冷静になって、本当に意味わからない行動をしていた、とちょっと恥ずかしくなった。
沖田さんがノッてくれたからよかったけど。
「なんかよォ、分かったわ」
副長さんは何故か照れたように頭に手をやっている。
「総悟とお前が結婚したわけが」
「……へ?」
結婚、はしてるんだけど。
あくまでも契約で、副長さんのいう《結婚したわけ》、とは。
「疑ってたのが馬鹿みてえだわ」
じゃーな、末永く、と言って副長さんは背を向ける。
疑ってたのが、馬鹿みたい。
『疑い、晴れたんですかね…?』
「そうじゃ、ないですかィ…?」
副長さんがいなくなった後もぽかんと土手を見つめていた私と沖田さん。
顔を見合わせて、同時に吹き出す。
『あはははっ、よくわかんないけど良かったです』
「ふくく、じゃ、風邪ひかないうちに帰りやしょう」
川から上がって、足を拭いて、サンダルを履いて。すごくすっきりさっぱりした気分で、夕暮れの空を見つめて。
私と沖田さんが結婚したわけ。
副長さんが考えるそれは、もしかしたら、私が沖田さんを川に誘ったわけなのかもしれない。
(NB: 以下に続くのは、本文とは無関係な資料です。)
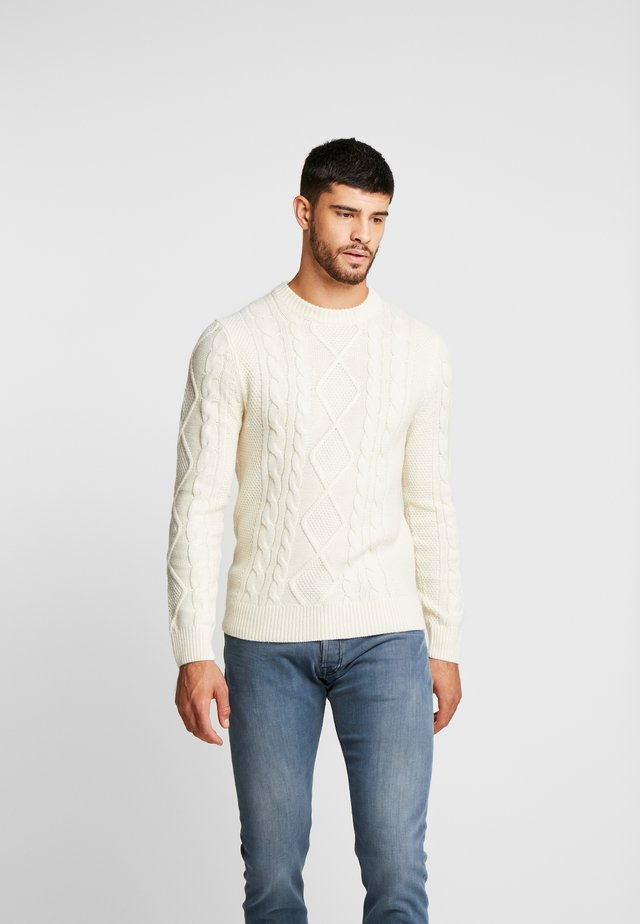 HOLIDAY CABLE CREW  - Strickpullover - cream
この時、私は心から、この人と一緒でよかった、と思えた。
***
夕焼け小焼けのメロディが流れる。
夏は毎日6時半に流れるこのチャイムは、この辺に住む子供たちにとって《もう帰りましょう》を意味しているらしい。
並んで歩く私たちの横を駆け抜けていくちびっ子たち。
「そういや、」
沖田さんはふと子供たちに向けていた視線を私にうつした。
「夕焼け小焼けのこと、どっかではパンザマストっていうらしいですぜ」
『ぱんざますと?』
ゆうやけこやけとぱんざますと。全然言葉が違う気がするけど。
沖田さんによれば、夕焼け小焼けを流すスピーカーをパンザマストというそうで、それが曲そのものとして定着したらしい。
「なんか厨二ですよねィ」
『確かに』
そういう沖田さんの表情は穏やかで。
さっきまでのつらそうな様子は微塵もない。
良かった。あたたかい波が広がってくような嬉しさが体にしみ渡る。
何もしていないのに、心臓が音を立てて。
『沖田さん』
私はほとんど無意識のうちに、彼を呼んでいた。
『今日は、ありがとうございました』
沖田さんはゆるりと笑い、こちらこそ、と言った。彼の髪に残る水滴がきらりと光る。
二人で歩く帰り道に、パンザマストが鳴り響いた。